Just doing it once is not the way to go. Maybe they need to get a better AI to better label the images to then better correct this one.
You're missing out a stage. Vision is only one aspect of this. A baby learns about the world by correlating inputs from all the senses. It will learn that a banana has an inside which is edible. It will also learn that it is much smaller than a golfing umbrella, something which is not necessarily obvious from an image. And it will be making these correlations before gaining language.
An object and a picture of the object are two different objects.
That's probably how things will go.

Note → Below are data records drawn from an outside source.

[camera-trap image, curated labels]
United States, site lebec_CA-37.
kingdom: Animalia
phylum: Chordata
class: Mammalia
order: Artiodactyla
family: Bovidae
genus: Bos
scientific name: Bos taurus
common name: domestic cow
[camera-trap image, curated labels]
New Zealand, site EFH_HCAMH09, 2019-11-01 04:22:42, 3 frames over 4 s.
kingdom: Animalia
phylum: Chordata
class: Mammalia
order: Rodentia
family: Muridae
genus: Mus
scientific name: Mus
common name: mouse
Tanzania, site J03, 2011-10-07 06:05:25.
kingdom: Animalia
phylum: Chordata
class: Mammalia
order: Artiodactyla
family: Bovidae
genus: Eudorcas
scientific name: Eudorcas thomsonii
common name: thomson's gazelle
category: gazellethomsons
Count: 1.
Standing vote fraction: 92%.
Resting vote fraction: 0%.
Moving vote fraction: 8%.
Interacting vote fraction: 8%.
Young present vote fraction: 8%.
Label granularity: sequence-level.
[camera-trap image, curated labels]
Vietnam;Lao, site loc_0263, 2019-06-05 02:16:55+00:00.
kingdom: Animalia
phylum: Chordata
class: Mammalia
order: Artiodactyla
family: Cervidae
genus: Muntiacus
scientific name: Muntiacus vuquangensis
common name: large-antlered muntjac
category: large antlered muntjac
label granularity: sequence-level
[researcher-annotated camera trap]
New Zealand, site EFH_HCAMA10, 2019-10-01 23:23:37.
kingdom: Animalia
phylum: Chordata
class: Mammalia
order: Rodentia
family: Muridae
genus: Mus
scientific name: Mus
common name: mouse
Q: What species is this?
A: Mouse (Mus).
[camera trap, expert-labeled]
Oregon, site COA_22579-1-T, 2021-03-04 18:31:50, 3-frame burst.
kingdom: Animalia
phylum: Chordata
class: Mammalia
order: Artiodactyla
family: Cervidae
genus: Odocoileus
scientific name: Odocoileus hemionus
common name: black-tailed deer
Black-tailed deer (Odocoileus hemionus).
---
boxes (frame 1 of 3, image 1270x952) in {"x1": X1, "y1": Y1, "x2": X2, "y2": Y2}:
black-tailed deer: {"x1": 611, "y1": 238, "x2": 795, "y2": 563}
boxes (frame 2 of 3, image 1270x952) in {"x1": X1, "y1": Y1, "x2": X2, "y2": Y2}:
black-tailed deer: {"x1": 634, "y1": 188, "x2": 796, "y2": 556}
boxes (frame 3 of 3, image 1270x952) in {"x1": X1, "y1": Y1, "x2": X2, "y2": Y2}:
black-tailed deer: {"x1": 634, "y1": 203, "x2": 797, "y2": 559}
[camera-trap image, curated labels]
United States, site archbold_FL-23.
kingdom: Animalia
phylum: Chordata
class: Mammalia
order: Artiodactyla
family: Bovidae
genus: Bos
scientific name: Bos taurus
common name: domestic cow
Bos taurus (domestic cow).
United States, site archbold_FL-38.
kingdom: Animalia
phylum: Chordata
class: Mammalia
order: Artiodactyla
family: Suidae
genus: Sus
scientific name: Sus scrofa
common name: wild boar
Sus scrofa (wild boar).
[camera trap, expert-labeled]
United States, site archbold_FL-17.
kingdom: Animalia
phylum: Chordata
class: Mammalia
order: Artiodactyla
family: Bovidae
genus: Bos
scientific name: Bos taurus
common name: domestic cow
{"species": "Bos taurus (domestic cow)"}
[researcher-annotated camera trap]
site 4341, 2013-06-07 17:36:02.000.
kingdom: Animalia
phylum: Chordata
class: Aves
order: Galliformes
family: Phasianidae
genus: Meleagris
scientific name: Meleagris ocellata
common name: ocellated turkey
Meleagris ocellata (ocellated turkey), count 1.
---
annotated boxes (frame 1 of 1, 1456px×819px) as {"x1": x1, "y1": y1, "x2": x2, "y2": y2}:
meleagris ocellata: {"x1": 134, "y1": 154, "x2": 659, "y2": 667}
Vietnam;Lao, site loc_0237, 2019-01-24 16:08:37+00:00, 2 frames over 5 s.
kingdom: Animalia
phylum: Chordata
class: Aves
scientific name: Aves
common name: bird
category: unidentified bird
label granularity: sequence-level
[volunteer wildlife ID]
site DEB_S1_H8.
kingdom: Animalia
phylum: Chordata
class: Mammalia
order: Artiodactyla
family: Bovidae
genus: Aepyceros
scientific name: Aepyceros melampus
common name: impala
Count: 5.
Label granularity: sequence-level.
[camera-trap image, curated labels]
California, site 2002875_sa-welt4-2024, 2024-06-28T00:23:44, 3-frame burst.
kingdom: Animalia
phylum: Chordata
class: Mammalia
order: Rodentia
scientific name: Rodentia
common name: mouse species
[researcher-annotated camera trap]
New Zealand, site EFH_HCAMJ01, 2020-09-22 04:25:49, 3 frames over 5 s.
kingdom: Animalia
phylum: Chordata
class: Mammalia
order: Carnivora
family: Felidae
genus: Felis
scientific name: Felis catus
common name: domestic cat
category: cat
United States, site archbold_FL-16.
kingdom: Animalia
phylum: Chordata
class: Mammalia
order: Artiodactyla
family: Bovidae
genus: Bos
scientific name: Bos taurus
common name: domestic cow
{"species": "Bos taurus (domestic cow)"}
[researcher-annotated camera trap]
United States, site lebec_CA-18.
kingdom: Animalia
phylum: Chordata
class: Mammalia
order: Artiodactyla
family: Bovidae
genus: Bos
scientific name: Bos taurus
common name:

You can create a network that learns where the first network got it wrong and create a feedback loop, with a view to improving various steps later on.
The important thing is the speed of the training given the volume of data because once the model is considered "good enough" it can be deployed on kinds of devices.
i hope that they have signed releases for each and every image. If not then all it takes is one DMCA takedown to make this an exercise in futility.
What? You mean to say that anyone who posts on Instagram gives Zuck full rights to use the image for anything they want?
Good job that I never have felt the urge to visit any of the sites of crap that your company runs.
Doesn't require a DMCA....the owner just needs to remove it or delete their account.
"This concerns many advertisers, with as much as 52.8% of Digital Marketers considering government regulation or the threat of regulation as an obstacle in their ability to leverage user data.
On the other hand, according to a Cisco Customer Privacy Survey taken in 2019, 84% of their respondents expressed their concern for data privacy. They believed that they should have more control over how their data is processed, and 80% of those people even went to far as to mention that they would be willing to take action to defend it."
Yet these same people just put stuff out there for the world to see without a care in the world.
The bigger thing though, "Facebook told us SEER remains a proof-of-concept idea and won’t be used to power any of the web giant's features or products for the moment." The moment can end whenever they decide. Coming soon...auto tagging, then facial recognition, etc.
"i hope that they have signed releases for each and every image. "
Back in the day, both AOL and Geocities (and most likely many others) laid claim to a perpetual licence to use anything you put on their servers for any use they could think of. I would imagine most hosting services still do that. Although in this day and age, that's a little more risky since they probably don't want to be laying claim to and using any illegal material their users may post.